Teks Bacaan –
______
Pada saat pengantrian di bank juga bandar ini tidak melakukannya sendiri, melainkan mereka sudah mempunyai beberapa orang yang akan mengangkut berkarung karung uang pecahan kecil kedalam mobil dan kemudian dibagikan kepada para penjual uang di jalanan. Apa yang ditawarkan oleh bendar tersebut? Jasakah, atau apa. Hal ini menurut hemat penulis bahwa bandar tersebut benar benar telah melakukan riba, karena dia tidak mengeluarkan jasa sedikitpun atas uang yang dijualnya. Berbeda dengan penjual yang telah bertahan dibawah terik matahari sambil berteriak teriak menawarkan jasa penukaran uang.
II.           Sejarah Jual Beli
Kehidupan masyarakat dahulu masih sangat sederhana, pekerjaan mereka pun masih sangat sederhana, tidak seperti sekarang. Pekerjaan zaman dahulu hanya berupa berburu, bercocok tanam, menangkap ikan, dan beternak. Lalu bagaimana para petani mendapatkan ikan atau daging? Begitu pula sebaliknya. Untuk memperoleh kebutuhan, karena saat itu belum mengenal uang, maka diadakan cara menukar barang. Tukar menukar barang itu disebut barter. Seorang petani menukar padi atau beras dengan telur milik peternak begitu pula sebaliknya.[1]
Sistem barter ini dilakukan demi memenuhi kebutuhan pokok manusia pada zaman itu. Untuk memenuhi kebutuhan lauk misalnya, petani menukarkan beras kepada peternak atau nelayan dengan jumlah yang telah disepakati atau jumlah yang sudah biasa dilakukan. Adanya sistem barter dikarenakan belum adanya dan belum dikenal sistem penukaran barang melalui media uang, baik itu uang logam maupun uang kertas.
______
Tugas –
1. Terjemahkan kalimat "Tukar menukar barang itu disebut barter." dari teks bacaan ke dalam bahasa Inggris.
2. Tulis kembali bagian teks bacaan yang dimulai dari "Pada saat pengantrian" dan berakhir pada "jasa penukaran uang.", dengan menukar kata "penjual" menjadi "pedagang".
3. Buat ringkasan teks bacaan dalam dua kalimat.
______
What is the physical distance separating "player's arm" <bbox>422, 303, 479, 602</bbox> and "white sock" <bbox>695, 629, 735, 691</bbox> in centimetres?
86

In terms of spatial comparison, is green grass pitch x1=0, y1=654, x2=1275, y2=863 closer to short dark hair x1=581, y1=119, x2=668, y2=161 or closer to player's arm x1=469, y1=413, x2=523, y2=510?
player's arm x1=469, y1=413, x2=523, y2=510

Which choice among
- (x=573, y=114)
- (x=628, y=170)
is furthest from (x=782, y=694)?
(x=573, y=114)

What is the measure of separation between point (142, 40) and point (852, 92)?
______
Jawaban Latihan –
1. That exchange of goods was called barter.

2.
Pada saat pengantrian di bank juga bandar ini tidak melakukannya sendiri, melainkan mereka sudah mempunyai beberapa orang yang akan mengangkut berkarung karung uang pecahan kecil kedalam mobil dan kemudian dibagikan kepada para pedagang uang di jalanan. Apa yang ditawarkan oleh bendar tersebut? Jasakah, atau apa. Hal ini menurut hemat penulis bahwa bandar tersebut benar benar telah melakukan riba, karena dia tidak mengeluarkan jasa sedikitpun atas uang yang dijualnya. Berbeda dengan pedagang yang telah bertahan dibawah terik matahari sambil berteriak teriak menawarkan jasa penukaran uang.

3. Menurut penulis, bandar yang menyuruh beberapa orang mengangkut uang pecahan kecil dari bank untuk dibagikan kepada penjual uang di jalanan telah melakukan riba karena tidak memberikan jasa sedikit pun, berbeda dengan penjual yang menawarkan jasa penukaran uang di bawah terik matahari. Pada zaman dahulu, ketika uang belum dikenal, masyarakat memenuhi kebutuhan pokoknya dengan barter, misalnya petani menukar beras dengan telur milik peternak atau dengan lauk dari nelayan.